Crise diplomática: Brasil convoca embaixador argentino após Milei ofender Lula e Moraes em evento político em SP

O governo brasileiro deu um passo firme na escalada da crise diplomática com a Argentina ao convocar, neste domingo (26), o embaixador argentino no Brasil, Daniel Raimondi, para uma reunião com o ministro das Relações Exteriores, Mauro Vieira. Durante o encontro, o chanceler transmitiu ao diplomata estrangeiro a repulsa do governo brasileiro à fala do presidente argentino Javier Milei, proferida durante sua visita a São Paulo, onde participou do lançamento da candidatura à Presidência da República do senador Flávio Bolsonaro (PL-RJ), filho do ex-presidente Jair Bolsonaro, preso e condenado por tentativa de golpe de Estado, entre outros delitos.

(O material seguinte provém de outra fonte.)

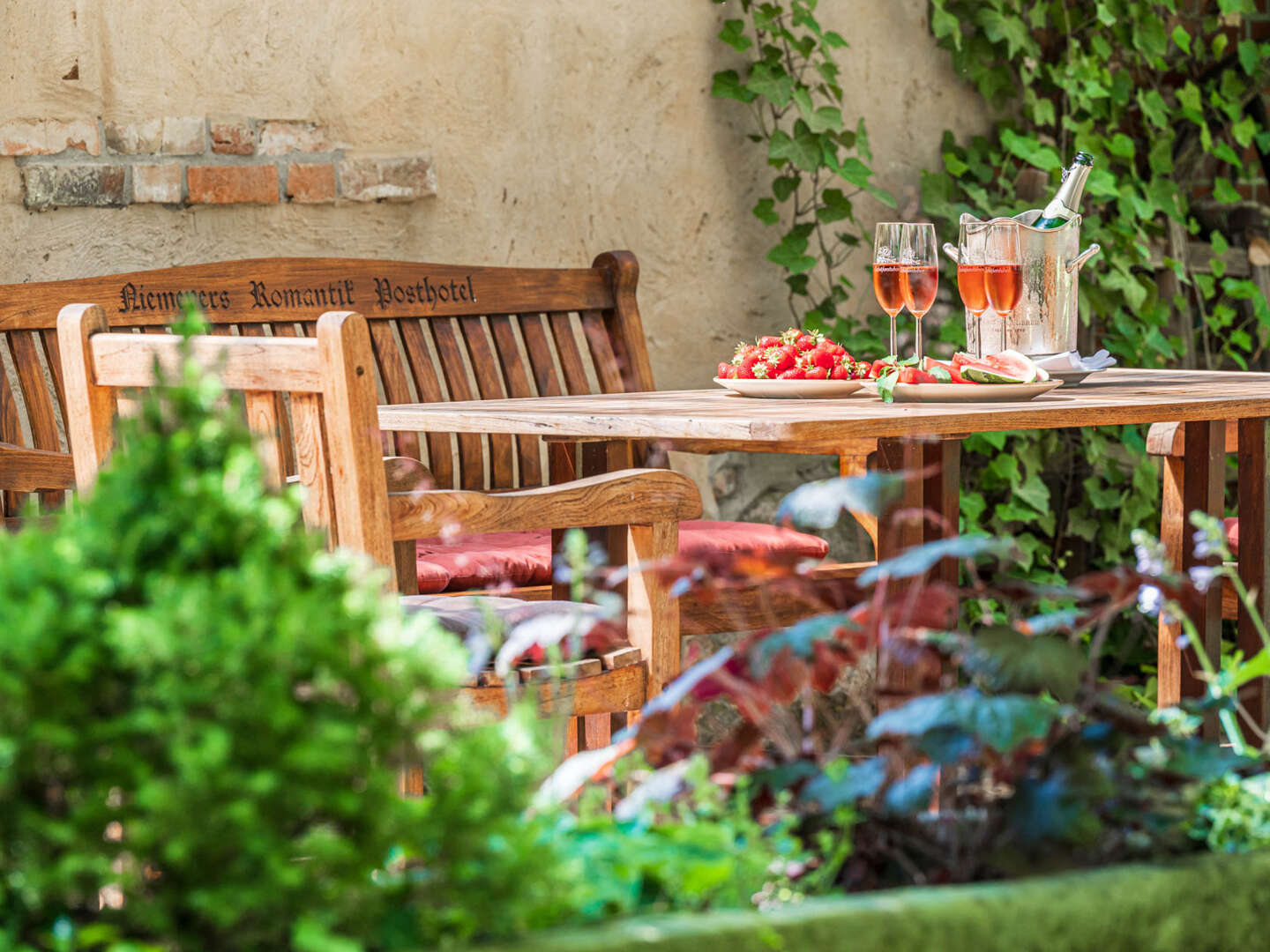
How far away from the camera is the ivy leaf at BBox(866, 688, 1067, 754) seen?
2.75 feet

Em nota oficial, o Itamaraty classificou o episódio como inédito nas relações bilaterais: “Não há precedentes de um presidente estrangeiro que, em território nacional, enfeixe agressões e ofensas ao Chefe de Estado, às instituições democráticas, inclusive ao Poder Judiciário, e ao povo brasileiro”. A declaração reflete a gravidade com que o governo brasileiro trata o ocorrido, que já gerou reações em diversas esferas do poder público.

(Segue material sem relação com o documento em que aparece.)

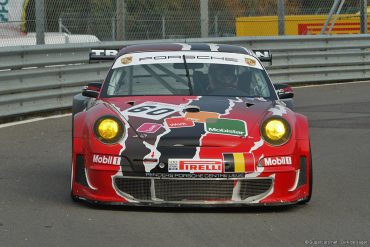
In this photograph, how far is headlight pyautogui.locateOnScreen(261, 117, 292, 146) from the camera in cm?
687

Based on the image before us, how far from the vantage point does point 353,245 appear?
5699mm

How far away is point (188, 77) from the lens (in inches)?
317

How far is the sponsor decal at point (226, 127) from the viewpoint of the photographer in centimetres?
686

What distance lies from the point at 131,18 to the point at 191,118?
9362 mm

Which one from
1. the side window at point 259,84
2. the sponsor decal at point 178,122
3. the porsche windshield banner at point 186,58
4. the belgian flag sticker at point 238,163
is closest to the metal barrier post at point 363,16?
the porsche windshield banner at point 186,58

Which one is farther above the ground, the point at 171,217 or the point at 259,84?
the point at 259,84

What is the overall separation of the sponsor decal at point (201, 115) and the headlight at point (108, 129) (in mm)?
554

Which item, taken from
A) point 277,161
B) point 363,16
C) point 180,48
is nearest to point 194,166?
point 277,161

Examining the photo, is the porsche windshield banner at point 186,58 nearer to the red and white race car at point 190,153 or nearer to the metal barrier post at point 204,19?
the red and white race car at point 190,153

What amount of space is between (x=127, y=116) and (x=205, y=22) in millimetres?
10531

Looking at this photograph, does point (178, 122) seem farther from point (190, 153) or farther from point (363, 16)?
point (363, 16)

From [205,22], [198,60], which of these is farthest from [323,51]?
[198,60]

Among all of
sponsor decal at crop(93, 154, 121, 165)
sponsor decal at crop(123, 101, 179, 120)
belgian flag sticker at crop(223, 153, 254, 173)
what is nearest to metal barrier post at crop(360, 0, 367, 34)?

Durante o discurso no evento político, Javier Milei chamou o presidente Luiz Inácio Lula da Silva de “presidiário” e se referiu ao ministro do Supremo Tribunal Federal (STF) Alexandre de Moraes, relator da trama golpista, como “lixo careca”. As ofensas foram proferidas em solo brasileiro, o que agravou ainda mais o teor do protesto formal do governo brasileiro.

Além da convocação do embaixador argentino, o Itamaraty também chamou ao Brasil o representante brasileiro em Buenos Aires, Julio Bitelli, para consultas. A reunião do chanceler Mauro Vieira com Bitelli deve ocorrer nos próximos dias. Na diplomacia, o ato de convocar embaixador de país estrangeiro expressa descontentamento em relação ao governo que ele representa, e a medida simultânea de chamar o próprio embaixador de volta para consultas é um sinal ainda mais forte de insatisfação.

O presidente do Supremo Tribunal Federal (STF), Edson Fachin, também se manifestou sobre o caso. Em nota oficial divulgada no sábado (25), Fachin classificou como “referência desrespeitosa” a declaração de Milei sobre o ministro Alexandre de Moraes, reforçando a defesa das instituições democráticas brasileiras.

O episódio ocorre em meio a um contexto de tensões políticas e diplomáticas na América do Sul. A visita de Milei ao Brasil para apoiar a candidatura de Flávio Bolsonaro já era vista como um gesto de alinhamento com setores da oposição brasileira, mas as ofensas pessoais proferidas pelo presidente argentino elevaram o conflito a um novo patamar. A crise atual se soma a outros atritos recentes entre os dois países, como as divergências sobre políticas comerciais e a posição da Argentina em relação a temas regionais.

Especialistas em relações internacionais apontam que a convocação do embaixador argentino e o chamado do embaixador brasileiro de volta a Brasília são medidas que podem levar a um resfriamento das relações bilaterais, com impactos em áreas como comércio, cooperação energética e integração regional no Mercosul. A expectativa é de que o governo argentino se manifeste oficialmente nos próximos dias, enquanto o Itamaraty aguarda uma retratação formal.